___ Document segment ___

Acute anxiety and panic can become so chronic that without medical help, it will build and build and leave the person incapable of functioning normally. When it happened to me I was basically bedridden. I could not watch TV without feeling ill. I did not want to eat, but occasionally would choke down some Ensure, a banana or plain hamburger with nothing on it. I did not want to get up or go outside, shower, or do anything but try to sleep. Sleep only would come in 15 minute waves it seemed, waking in a sweat. I became hopelessly attached and reliant on my girlfriend as I feared that feeling of sinking into my own head or suddenly not recognizing objects around me. Sitting or laying on my side would result in an escalation of the already terrible anxiety and into a panic mode, which seemed to happen regardless as my mind started to depress and dread my plight. Doctors kept me on such a low dose of medication that I never felt relief from it. I wasn't suicidal much but every day for 3 months, I wondered how on earth I would survive the next day. Some advise was to do active things to keep your mind of the anxiety, I even went for a run. Nothing worked, I could not sit, I could not stand. Panic was in complete control over me, there was no talking me down from it.
I would try and lay down and just shake inside myself. I'd have my Amanda sit right next to me and read out of a book and try to focus and eek out a few responses here and there. I fought the need to go to the hospital for financial reasons. I knew my girlfriend had to work. I told her I would be okay every night she had to work, but it was pure hell. Something terrifying and beyond physical pain. The sense that the shaking energy within wants to hold me down but also rip from myself. All of it centered around my fears of not getting enough oxygen, not breathing right and feeling the pain and cramping around my lungs and diaphragm which left me horribly fatigued and insomniac.
Ativan only gave me an hour of relief, of which I was allowed to have once every 8 hours as prescribed. The relief was a pitiful solution. After 4 months the one thing that saved me was the third antidepressant I had tried. I really don't know what I would have done without it, the relieving effects were so profound. Only then did I notice any effect from Ativan, Valium or Xanax. At this point I can function but needed much more therapy to start my life again, motivate, challenge my new found irrational fears. It took 2 years of therapy before I could go to a job interview again, or drive by myself. Be proud of myself.

___ Data under study ___

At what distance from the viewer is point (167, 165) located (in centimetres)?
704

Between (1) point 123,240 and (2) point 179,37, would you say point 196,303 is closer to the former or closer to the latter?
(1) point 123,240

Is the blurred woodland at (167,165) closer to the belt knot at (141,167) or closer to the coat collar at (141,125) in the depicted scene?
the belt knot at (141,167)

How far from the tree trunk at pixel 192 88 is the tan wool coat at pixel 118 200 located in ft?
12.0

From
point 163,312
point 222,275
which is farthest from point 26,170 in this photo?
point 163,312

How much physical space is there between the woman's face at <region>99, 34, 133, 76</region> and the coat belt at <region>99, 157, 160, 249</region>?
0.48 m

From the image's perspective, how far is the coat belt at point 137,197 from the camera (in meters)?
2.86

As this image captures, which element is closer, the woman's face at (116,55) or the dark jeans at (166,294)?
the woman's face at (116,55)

___

Work task:
Continue the personal account of severe anxiety and panic from its final sentence onward.

Result for this task:
Today I am dealing with my substance abuse issue that developed as a way to cope. I have finished therapy for now. I help out at my local animal humane shelter, taking the steps to get therapy for my sleep apnea, and I am going to enroll next term in school for pharmacy tech. So I know I have come a long way from just a few years ago. I feel far from 'cured' of anything. I still feel panic disorder, I still dissociate and have 'illusionary' type effects to my vision sometimes. Certainly I feel that the anti anxiety and depression medication has made an impact. I have simply gotten used to being nervous and even afraid and so I have also gotten used to 'just jumping in' and doing it! Finally I have something I haven't had in a long time, which is sense a self worth.
Still on 40mg Paxil, .5mg Klonapin 2x a day, or just as much Xanax depending on the level of anxiety or panic. I take 2mg of Prazosin also. For sleep, I sometimes rely on Diphenhydramine, Gaba, Melatonin or Valerian. Without these meds my anxiety will build and build until it becomes a run away panic attack that does not seem to end. Even with the shitty family abuse, drug use, death of my father, fighting, being robbed and touched once by a sicko on the school bus (hi schoolers should not have approval to ride on the same school bus as grade schoolers!) The problem with a diagnosis is that I might have it managed so well that I can only really identify with the panic disorder. I am not sure, the doctors aren't sure, and my therapists aren't sure either.